-- START Passage shown --
What are the chances they’ll at least consider this an opportunity for a rail connection to Stewart Airport? Probably slim to none…

Scott E September 28, 2011 - 1:56 pm

I still believe that this could have been done quickly and easily, under emergency conditions, and overriding all of the normal bureaucracy that goes along with these types of things.

Again, I refer to the I-287 collapse in New Jersey. The man in charge: Jim Simpson. Commissioner of the NJDOT and former Chairman of the MTA. See this article on how Simpson got the repairs done so quickly. It’s a shame that the MTA doesn’t have people with this type of motivation and assertiveness anymore.

From the article:

“So we said, look, if the SeaBees can build a runway overnight, why can’t we build this highway?” Simpson noted, referring to the U.S. Navy Construction Battalions renowned for their speedy work. “We know what we need — let’s just get the material and do it.”

John September 28, 2011 - 2:08 pm

I think they are doing it under emergency procedures. If they had to go through full bureaucracy, do you think it would even get done in one year??

pea-jay September 28, 2011 - 11:22 pm

Bigger question is why isn’t insurance picking up some or all of this cost? Doesn’t the MTA insure it’s properties?

Bernie Wagenblast September 28, 2011 - 1:59 pm

Let me play devil’s advocate and ask if service should be eliminated on this line would you also be prepared to have service eliminated on other lightly-used lines (subway, bus and commuter rail)? How much does it cost to run a train to Montauk, especially in the winter months?

Closer to home, do we need subway or bus service on some lesser used lines during the middle of the night? I’m sure the ridership numbers top 2,800 people but would any savings be better spent improving the system during the heavily used hours? In addition, would people in Orange County still be expected to pay the regional payroll/mobility tax if this service is cut?

What is the tipping point where costs are not justified by the number of people served? There are people elsewhere in the country who would argue if the costs of providing a transit service are not fully covered by the fare box the service should not be provided. Not a pleasant thought to contemplate.

Bolwerk September 28, 2011 - 2:57 pm

There are people elsewhere in the country who would argue if the costs of providing a transit service are not fully covered by the fare box the service should not be provided. Not a pleasant thought to contemplate.

Almost without fail, those people have no problem taking other people’s money for their roads and utilities. That leaves three conclusions, all unflattering: they’re hypocrites, they’re morons, or they’re just opportunistic liars.

I really don’t know what FEMA is going to kick in, but assuming the MTA is on the hook for the whole $60M, I think the proper way to weigh this issue is to weigh how useful PJL will be in the future – not what it does for 2300 riders/day.

Regarding whether you keep a service or not, contribution margin could be a tipping point to look at. If staffing, tracks, signals, turnstile maintenance, TVM maintenance, and station utilities – the fixed costs – are covered by fares, at least most of the loss will be in the incremental cost of operating a train. For example, Bedford Ave. will have lights on and a worker in the booth regardless of whether the L is running at 2TPH or 15TPH. The booth, utilities, and station maintenance could have their costs covered, but the train could still run at a loss. Further, the 2TPH trains could still be improving the bottom line indirectly because having them means at least a few riders will ride during the busier hours, knowing they can get back home during the quieter hours. This all leaves open the possibility that a service can only run at a financial loss, and the best option financially is finding the lowest loss.
-- END Passage shown --
* _What this exercise asks_
A. Print everything in the rail repair comments from "I still believe" down to "types of things.".
B. Carry on writing the rail repair comments from the point where they stop.
The records after this point are separate material, unrelated to the rail repair comments.
-- START Extracted records --
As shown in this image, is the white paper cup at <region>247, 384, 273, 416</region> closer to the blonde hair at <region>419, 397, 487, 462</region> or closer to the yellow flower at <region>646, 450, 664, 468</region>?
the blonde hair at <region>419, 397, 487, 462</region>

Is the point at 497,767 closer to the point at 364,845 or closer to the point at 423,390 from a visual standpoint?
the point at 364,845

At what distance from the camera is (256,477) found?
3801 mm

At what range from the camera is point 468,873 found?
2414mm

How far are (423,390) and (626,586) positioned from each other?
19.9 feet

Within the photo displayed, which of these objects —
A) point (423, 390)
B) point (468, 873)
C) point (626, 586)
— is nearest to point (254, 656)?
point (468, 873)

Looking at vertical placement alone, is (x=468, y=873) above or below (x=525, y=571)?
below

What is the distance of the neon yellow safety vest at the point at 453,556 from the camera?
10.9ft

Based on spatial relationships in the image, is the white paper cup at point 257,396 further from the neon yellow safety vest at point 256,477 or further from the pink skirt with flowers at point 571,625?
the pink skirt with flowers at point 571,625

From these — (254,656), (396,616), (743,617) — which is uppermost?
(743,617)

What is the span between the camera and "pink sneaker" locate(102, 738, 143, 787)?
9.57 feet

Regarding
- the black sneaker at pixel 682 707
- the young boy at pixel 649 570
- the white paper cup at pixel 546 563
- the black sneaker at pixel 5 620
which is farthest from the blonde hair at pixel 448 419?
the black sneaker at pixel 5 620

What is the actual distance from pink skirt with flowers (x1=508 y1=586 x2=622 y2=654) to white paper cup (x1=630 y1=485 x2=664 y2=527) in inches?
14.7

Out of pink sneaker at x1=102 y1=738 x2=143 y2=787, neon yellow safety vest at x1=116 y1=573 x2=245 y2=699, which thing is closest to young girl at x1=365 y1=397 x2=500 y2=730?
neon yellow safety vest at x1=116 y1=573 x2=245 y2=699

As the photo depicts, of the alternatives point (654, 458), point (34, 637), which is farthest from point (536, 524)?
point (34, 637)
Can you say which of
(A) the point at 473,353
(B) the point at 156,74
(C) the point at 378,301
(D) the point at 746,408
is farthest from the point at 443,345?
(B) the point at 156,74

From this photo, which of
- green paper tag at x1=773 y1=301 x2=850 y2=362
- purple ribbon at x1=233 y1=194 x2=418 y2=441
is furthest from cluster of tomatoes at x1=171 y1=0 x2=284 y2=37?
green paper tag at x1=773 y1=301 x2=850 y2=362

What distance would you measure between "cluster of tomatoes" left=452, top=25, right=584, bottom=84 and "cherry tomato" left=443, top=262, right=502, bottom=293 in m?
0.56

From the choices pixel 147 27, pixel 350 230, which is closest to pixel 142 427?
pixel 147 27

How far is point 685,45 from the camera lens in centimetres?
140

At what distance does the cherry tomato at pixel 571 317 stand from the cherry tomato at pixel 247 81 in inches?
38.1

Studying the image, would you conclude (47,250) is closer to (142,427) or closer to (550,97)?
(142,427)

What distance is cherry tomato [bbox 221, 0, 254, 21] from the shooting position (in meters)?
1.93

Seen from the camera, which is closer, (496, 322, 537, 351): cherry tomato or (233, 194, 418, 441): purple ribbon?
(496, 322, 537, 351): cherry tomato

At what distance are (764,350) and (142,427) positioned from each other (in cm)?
-- END Extracted records --
* _Expected outputs_
A.
I still believe that this could have been done quickly and easily, under emergency conditions, and overriding all of the normal bureaucracy that goes along with these types of things.

B.
Barring other factors, like the politics and social utility of servicing the taxpayers who subsidize the service, what one would perhaps wants to do regarding the subway is decide whether shutting down a few hours a day degrades or improves contribution margin, and act accordingly.

SpendmoreWastemore September 28, 2011 - 3:11 pm

Somewhat O/T but germane:
10 car trains with 10 people look pretty dumb, except that there are few of them.
e.g. at 1AM the 1-2-3 can be full, standing room only. Somewhere in the small hours they get empty, but then by about 5:30 they start filling up again. So if you’ve hired staff to drive the trains from 12M-8a, do you have them sit from 3-5am?

This situation probably varies by line. I think MTA should at least look at running half trains, needing only 1 staff, on some lines during low ridership hours. By getting rid of work rules the extra staff (the conductor not needed on the 1/2 train) could still have a job and do some sort of essential work.

Bolwerk September 28, 2011 - 6:06 pm

They may look dumb, but they might be perfectly reasonable, particularly is equipment is being marshaled into place for rush hour.

I’m skeptical about half trains, if only because they are labor-intensive to reconnect when you might only get 1-2 round trips out of them. The more obvious thing to do would be to run full trains without the already unnecessary conductor. If more frequency, but not more capacity, is still called for, then consider running half the cars.

Prester John September 28, 2011 - 8:00 pm

I’m not sure what your point is, other than the obvious point that everyone has a cost-benefit threshold, and different people define this threshold differently.

Farebox recovery is a bad threshold because it doesn’t take into account the true costs of driving (against which the costs of mass transit should be weighed) nor the full benefits of having a mass transit system (including reducing congestion and thus improving productivity for car commuters and delivery trucks).

However, the cost-benefit threshold is not what’s at issue here, as you suggest, but rather whether the threshold should be applied consistently: service on bus/train lines with more ridership is being cut, but the Port Jervis line is getting $50 million in funds as well as continued subsidies. The agency should evaluate all cuts by the same standard, and apply the funds in a manner that benefits the most riders and takes the most cars off the road. Simple as that.

Douglas John Bowen September 28, 2011 - 2:47 pm

I’ll add to Mr. Wagenblast’s excellent speculative queries by noting: There are places where “only” 2,800 riders per day on a line would be considered an excellent “new start.” Then, too, while it’s wise to measure expenditure to ridership, one might also weigh potential or induced ridership, something Metro-North has excelled at for nearly three decades now east of the Hudson River, bemoaning of (overall parent agency?) MTA incompetence notwithstanding.

Alon Levy September 29, 2011 - 5:13 pm

Sure. And there are places where 2,800 riders per hour at one station would be considered mediocre. Just because the PJ line doesn’t underperform horrifically low-ridership Sunbelt commuter lines doesn’t mean it’s good by itself.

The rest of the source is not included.